GOAL OF THE EXERCISE: Pull out every line of the rows below that contains the word "bounding". Case matters.

Items listed in a dataset:

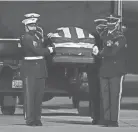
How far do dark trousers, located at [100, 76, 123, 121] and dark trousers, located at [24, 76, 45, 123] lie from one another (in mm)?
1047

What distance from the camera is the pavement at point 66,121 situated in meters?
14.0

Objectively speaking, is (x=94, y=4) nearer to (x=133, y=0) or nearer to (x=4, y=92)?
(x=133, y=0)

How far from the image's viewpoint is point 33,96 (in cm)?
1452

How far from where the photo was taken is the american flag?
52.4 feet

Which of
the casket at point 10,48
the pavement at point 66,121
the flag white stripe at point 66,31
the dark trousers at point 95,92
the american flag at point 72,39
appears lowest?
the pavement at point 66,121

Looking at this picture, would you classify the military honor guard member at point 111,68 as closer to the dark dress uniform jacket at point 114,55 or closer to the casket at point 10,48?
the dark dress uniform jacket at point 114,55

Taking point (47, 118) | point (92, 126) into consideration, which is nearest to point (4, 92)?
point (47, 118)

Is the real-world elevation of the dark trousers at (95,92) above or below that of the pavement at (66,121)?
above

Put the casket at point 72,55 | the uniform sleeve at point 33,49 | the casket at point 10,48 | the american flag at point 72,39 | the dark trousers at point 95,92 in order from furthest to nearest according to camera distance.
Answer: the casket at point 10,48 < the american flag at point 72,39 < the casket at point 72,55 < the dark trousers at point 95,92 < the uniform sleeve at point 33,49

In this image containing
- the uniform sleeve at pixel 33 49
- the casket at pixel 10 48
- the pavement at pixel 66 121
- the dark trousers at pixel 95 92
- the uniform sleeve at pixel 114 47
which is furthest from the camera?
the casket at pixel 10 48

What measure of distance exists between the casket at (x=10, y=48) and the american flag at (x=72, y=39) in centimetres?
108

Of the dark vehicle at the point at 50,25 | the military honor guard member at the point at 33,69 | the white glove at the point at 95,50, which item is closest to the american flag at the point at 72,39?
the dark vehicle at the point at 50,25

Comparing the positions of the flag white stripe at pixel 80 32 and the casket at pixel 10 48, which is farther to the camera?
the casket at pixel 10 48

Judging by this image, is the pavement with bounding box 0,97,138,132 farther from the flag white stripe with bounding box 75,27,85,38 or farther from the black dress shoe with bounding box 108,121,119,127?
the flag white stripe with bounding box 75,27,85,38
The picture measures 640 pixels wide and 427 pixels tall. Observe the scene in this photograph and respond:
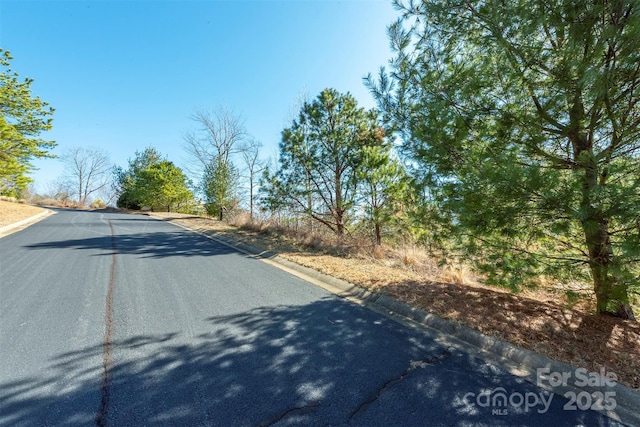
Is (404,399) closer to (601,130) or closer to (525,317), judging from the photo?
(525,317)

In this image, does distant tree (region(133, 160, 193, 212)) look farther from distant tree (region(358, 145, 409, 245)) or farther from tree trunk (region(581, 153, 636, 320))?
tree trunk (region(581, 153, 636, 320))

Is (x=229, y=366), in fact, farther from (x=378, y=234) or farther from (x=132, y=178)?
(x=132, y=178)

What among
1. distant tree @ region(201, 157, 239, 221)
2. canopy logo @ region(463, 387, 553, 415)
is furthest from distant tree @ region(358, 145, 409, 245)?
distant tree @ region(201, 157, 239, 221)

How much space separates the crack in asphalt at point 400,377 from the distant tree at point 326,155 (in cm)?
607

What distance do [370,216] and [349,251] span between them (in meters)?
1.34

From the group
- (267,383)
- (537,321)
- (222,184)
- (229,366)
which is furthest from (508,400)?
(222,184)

* * *

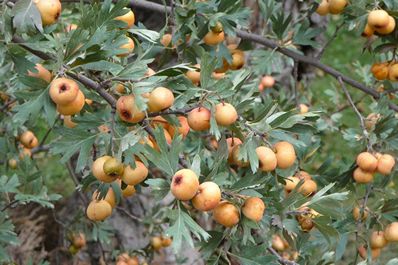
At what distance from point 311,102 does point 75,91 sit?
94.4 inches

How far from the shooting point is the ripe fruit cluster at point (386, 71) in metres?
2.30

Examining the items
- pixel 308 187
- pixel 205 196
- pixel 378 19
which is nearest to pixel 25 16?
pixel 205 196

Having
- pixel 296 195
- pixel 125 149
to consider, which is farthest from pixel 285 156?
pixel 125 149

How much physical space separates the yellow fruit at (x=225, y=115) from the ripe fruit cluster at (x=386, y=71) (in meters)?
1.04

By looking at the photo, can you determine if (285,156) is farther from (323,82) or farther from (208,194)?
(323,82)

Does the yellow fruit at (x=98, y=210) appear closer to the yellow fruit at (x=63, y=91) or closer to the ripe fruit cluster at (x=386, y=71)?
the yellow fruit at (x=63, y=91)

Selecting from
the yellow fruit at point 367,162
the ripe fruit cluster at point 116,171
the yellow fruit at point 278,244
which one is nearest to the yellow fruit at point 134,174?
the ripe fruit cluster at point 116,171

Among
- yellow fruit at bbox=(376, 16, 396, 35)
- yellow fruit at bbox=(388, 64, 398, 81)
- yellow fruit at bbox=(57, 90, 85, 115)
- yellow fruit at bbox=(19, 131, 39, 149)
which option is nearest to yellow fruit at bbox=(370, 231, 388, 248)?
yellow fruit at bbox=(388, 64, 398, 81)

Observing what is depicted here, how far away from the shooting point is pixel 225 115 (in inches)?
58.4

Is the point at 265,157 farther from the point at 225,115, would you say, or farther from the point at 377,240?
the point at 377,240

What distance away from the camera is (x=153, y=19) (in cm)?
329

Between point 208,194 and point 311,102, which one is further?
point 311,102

SOLUTION TO THE PROBLEM:
Judging by this image, is the pavement with bounding box 0,97,138,132 farther from the flag white stripe with bounding box 75,27,85,38 or farther from the black dress shoe with bounding box 108,121,119,127?
the flag white stripe with bounding box 75,27,85,38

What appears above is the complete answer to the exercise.